» **Set problem**
Find every line below that contains the word "farthest", matching case, and copy each of those lines in full.

» **Data shown**
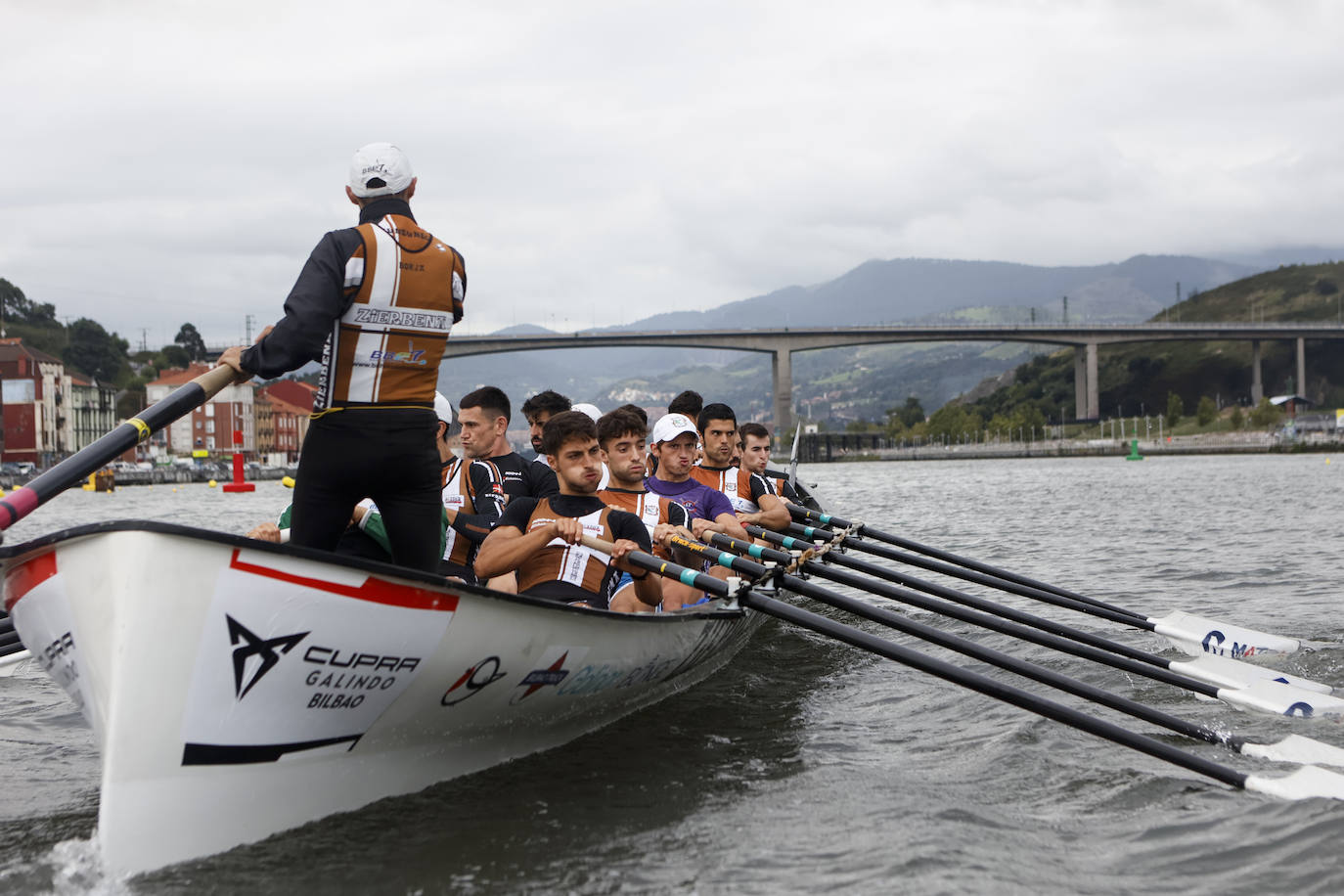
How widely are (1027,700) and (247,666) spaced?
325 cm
...
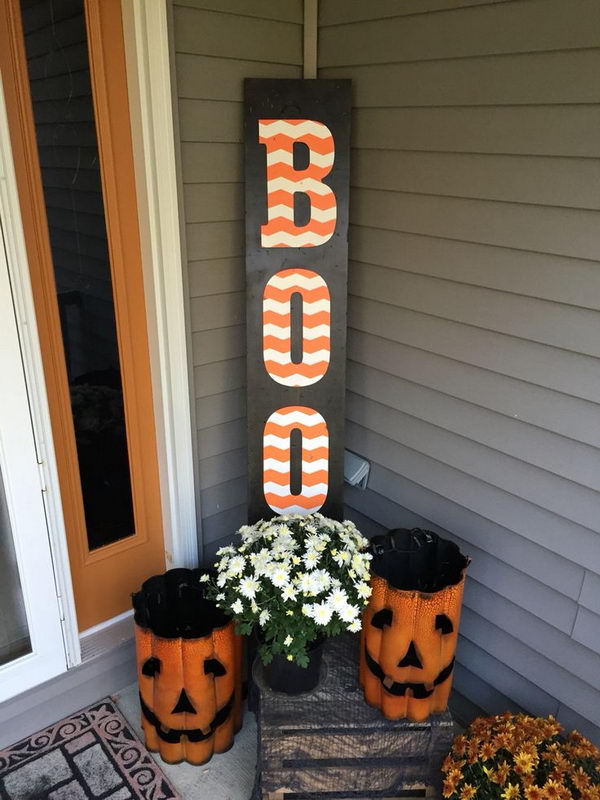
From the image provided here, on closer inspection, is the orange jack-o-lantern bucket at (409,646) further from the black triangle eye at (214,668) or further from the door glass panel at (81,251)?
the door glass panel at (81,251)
==
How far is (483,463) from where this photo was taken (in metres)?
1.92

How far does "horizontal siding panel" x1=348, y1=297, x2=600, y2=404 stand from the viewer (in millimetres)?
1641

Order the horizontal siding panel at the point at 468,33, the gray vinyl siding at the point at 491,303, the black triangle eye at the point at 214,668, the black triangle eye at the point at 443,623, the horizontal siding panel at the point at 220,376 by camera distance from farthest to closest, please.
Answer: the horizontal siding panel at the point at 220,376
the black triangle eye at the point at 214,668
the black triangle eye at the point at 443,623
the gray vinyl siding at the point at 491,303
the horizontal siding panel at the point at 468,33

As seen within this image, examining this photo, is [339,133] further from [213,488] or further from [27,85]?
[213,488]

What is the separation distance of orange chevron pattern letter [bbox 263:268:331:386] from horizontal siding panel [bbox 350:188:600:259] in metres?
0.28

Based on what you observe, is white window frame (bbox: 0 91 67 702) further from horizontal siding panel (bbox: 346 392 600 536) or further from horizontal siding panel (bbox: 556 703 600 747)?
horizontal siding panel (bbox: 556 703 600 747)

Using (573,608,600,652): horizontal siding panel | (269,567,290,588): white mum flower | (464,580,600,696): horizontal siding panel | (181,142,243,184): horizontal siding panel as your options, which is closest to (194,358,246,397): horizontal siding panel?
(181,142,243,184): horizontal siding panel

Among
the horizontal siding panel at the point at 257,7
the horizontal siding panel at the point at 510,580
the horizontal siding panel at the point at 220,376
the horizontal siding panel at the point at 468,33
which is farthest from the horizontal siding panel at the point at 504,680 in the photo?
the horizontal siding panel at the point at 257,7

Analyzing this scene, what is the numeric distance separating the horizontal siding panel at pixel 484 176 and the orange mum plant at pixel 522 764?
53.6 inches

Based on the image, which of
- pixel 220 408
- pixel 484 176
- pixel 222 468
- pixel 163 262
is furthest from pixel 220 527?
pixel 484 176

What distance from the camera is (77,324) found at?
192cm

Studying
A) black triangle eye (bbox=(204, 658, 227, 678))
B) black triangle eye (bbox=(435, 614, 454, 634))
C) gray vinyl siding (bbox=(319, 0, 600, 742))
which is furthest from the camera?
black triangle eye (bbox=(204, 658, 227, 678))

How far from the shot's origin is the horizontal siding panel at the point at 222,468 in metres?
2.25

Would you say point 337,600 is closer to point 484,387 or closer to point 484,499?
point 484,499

» **Final answer**
Order the horizontal siding panel at the point at 468,33, the gray vinyl siding at the point at 491,303, the black triangle eye at the point at 214,668, the black triangle eye at the point at 443,623, the horizontal siding panel at the point at 220,376 by camera distance from farthest to closest, please.
which is farthest from the horizontal siding panel at the point at 504,680 in the photo?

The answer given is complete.